For those of you who know me, know that wee girl is the center of my universe; she has me well-trained. And I wouldn’t have it any other way.

But as is with all life, we age and as we age our presence on this planet begins to slowly degrade and fade away.

Tallulah is 12 years (+9 months) old. At the age of 4, she was rescued from a truly horrific ‘breeder’ who kept her in a 2x2x2 cage, unless she was pregnant – which she was. A lot.

Within those four years, 77 puppies traveled through her tiny body. When backyard ‘breeders’ were banned from selling puppies to pet stores in Canada she, along with her sister, were dumped at the local pound.

Tallulah (in purple collar) and her sister, the day they were put up for adoption by Toronto Animal Services

She was vetted, spayed, and cleaned up, and shortly after put up for adoption.

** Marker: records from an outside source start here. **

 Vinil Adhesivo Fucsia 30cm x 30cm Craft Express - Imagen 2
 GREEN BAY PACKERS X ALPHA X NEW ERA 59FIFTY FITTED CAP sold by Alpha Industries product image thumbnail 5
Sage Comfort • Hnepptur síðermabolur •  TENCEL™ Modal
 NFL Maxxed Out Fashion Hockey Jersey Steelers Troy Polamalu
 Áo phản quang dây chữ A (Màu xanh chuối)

The day I walked into the shelter I had no intention of coming home with a wee hen. I had my eye on a troublemaker husky known to be an efficient escape artist, and a crazy boy who attempted to eat my purse while I reviewed his file.

Tallulah was in the crate next to his.

I didn’t see her, she was hiding. But every time I turned away, she came out to look at me.

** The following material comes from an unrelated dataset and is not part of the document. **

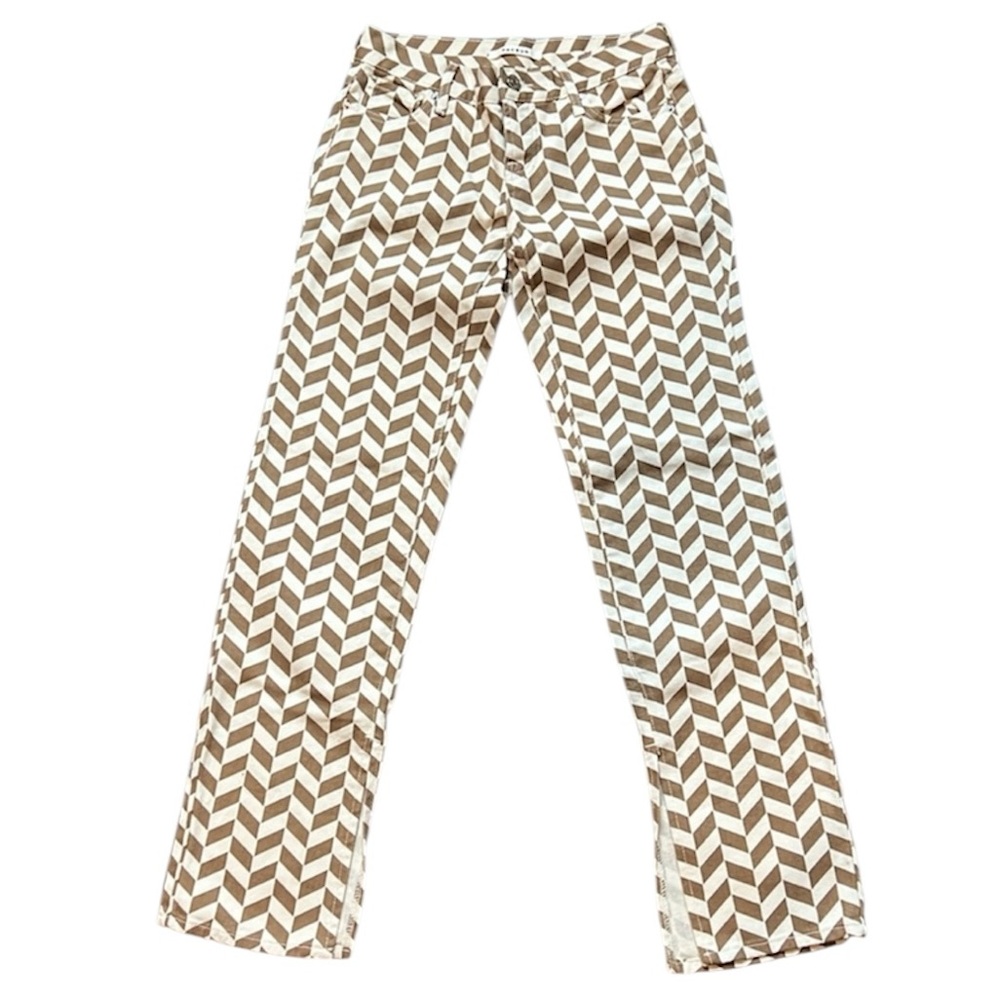 PacSun Brown Chevron Low Rise Straight Leg Jeans
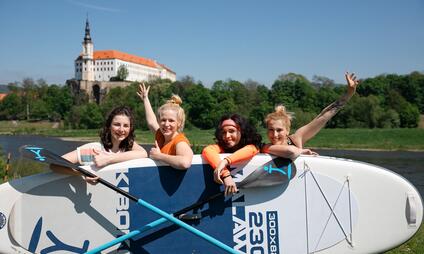 Poznejte České Švýcarsko na paddleboardu a koloběžce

After a short while, a gentle tap on my shoulder alerted me to my bashful admirer. I removed her file from the hook and sat on the floor to read her lengthy file. I had my back to her kennel. Within a few minutes, I saw tentative movement out of the corner of my eye.

That’s all it took.

When I turned to look at her, she didn’t run. With the volunteer’s approval, I went into her kennel and she got up in my arms. She’s been there ever since. (And I stayed in that kennel for nearly 4 hours while my bemused hubby tackled the necessities, like paperwork and small-pup supplies).

Fast forward 8+ years.

all the blankets, please


Initially diagnosed with a Grade 3 heart murmur, Tallulah didn’t require medication or extra care, aside from careful monitoring. That changed recently when, following a cardiac ultrasound and examination, she was diagnosed with Grade C Congestive Heart Failure.

This is the beginning of the end.

But as my brother declared at his own AIDs diagnosis, “nothing has changed; I just got a clock.’

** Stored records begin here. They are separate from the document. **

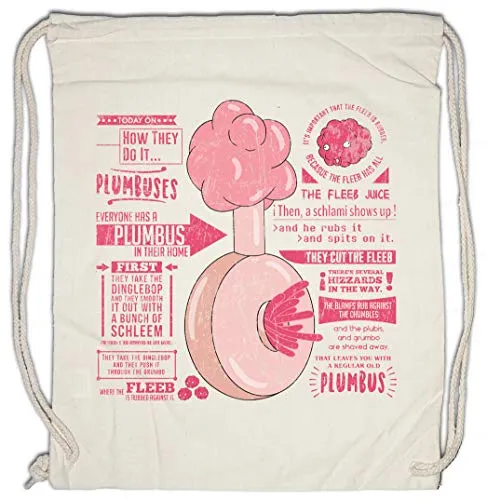 Urban Backwoods Plumbus Turnbeutel Sporttasche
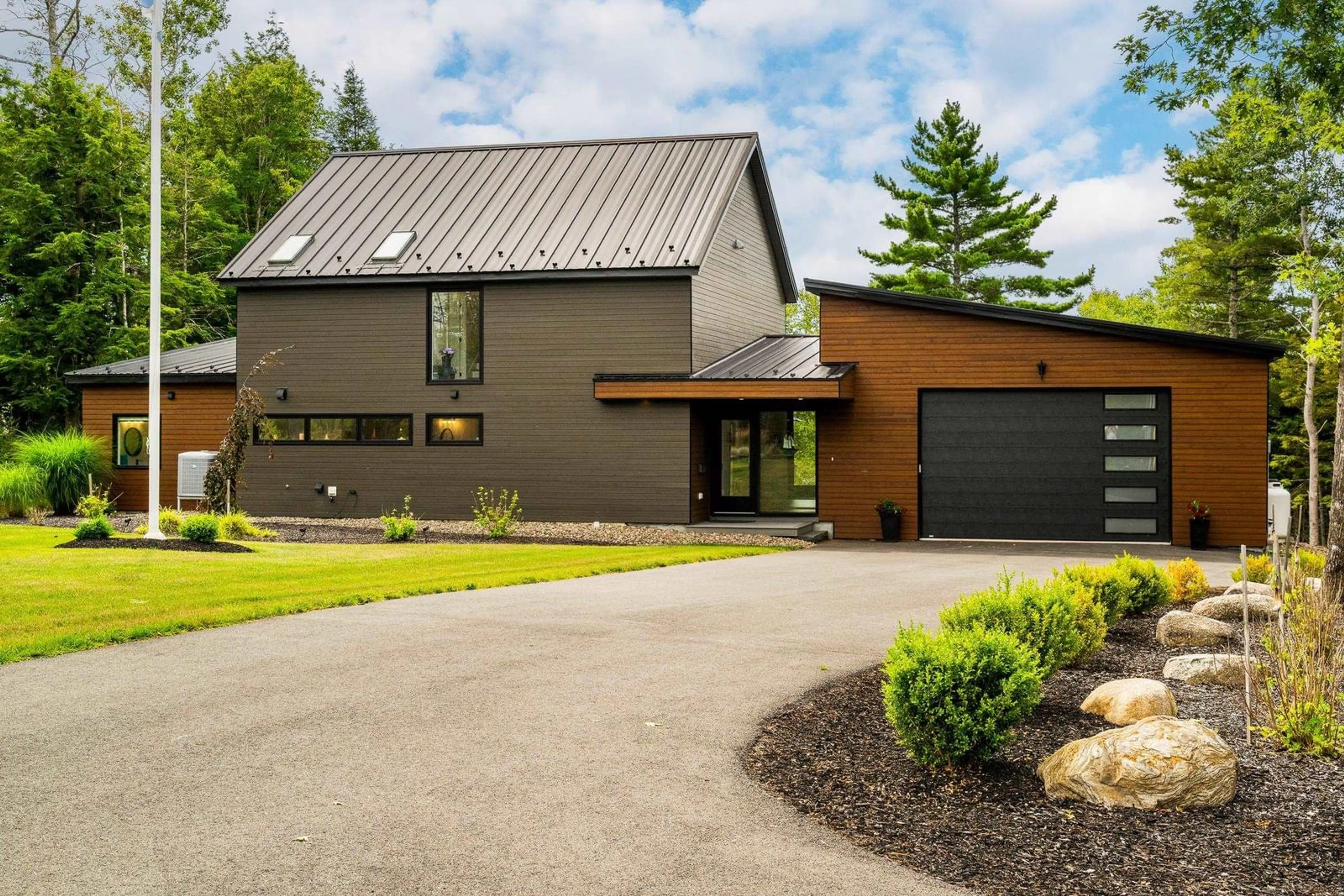 Home with vinyl exterior material, street for 528 Hermans Island Rd, Herman's Island Nova Scotia B0J 2E0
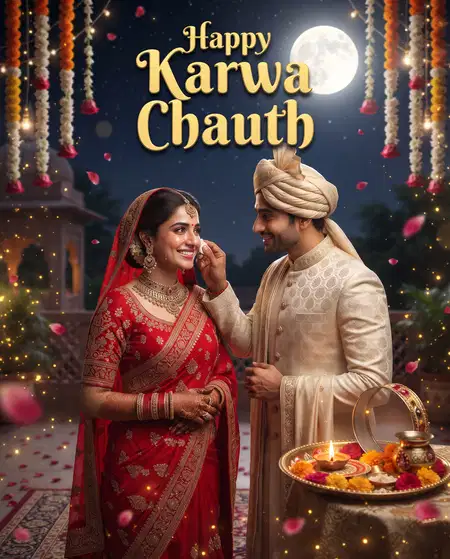 happy karwa chauth romantic wishes for husband - Happy Karwa Chauth Wishes For Social Media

Moving forward, as I shift my life to focus on Tallulah’s care and well-being, I want to share two things on this blog:

  • Information about CHF as it impacts our lives, our medical choices, and challenges, and how we are living with it. My hope is that it might be of help to someone receiving a CHF diagnosis. This road has been walked before us and others will walk it after, but I hope these blog entries can act as guideposts to ease you, dear reader, on your own journey.
  • And secondly, as life spins by so fast at times, it’s easy to overlook the little miracles or lose track of moments so precious, that their loss is insurmountable, I want these posts to be a chronicle of who Tallulah is and the life we share.
Cold days in Canada – warms and snugs required

We have many miles to go before she sleeps. There are butterflies to chase, blankets to snuggle, and so much peanut butter to eat.

Please join us. I think you’ll enjoy the ride.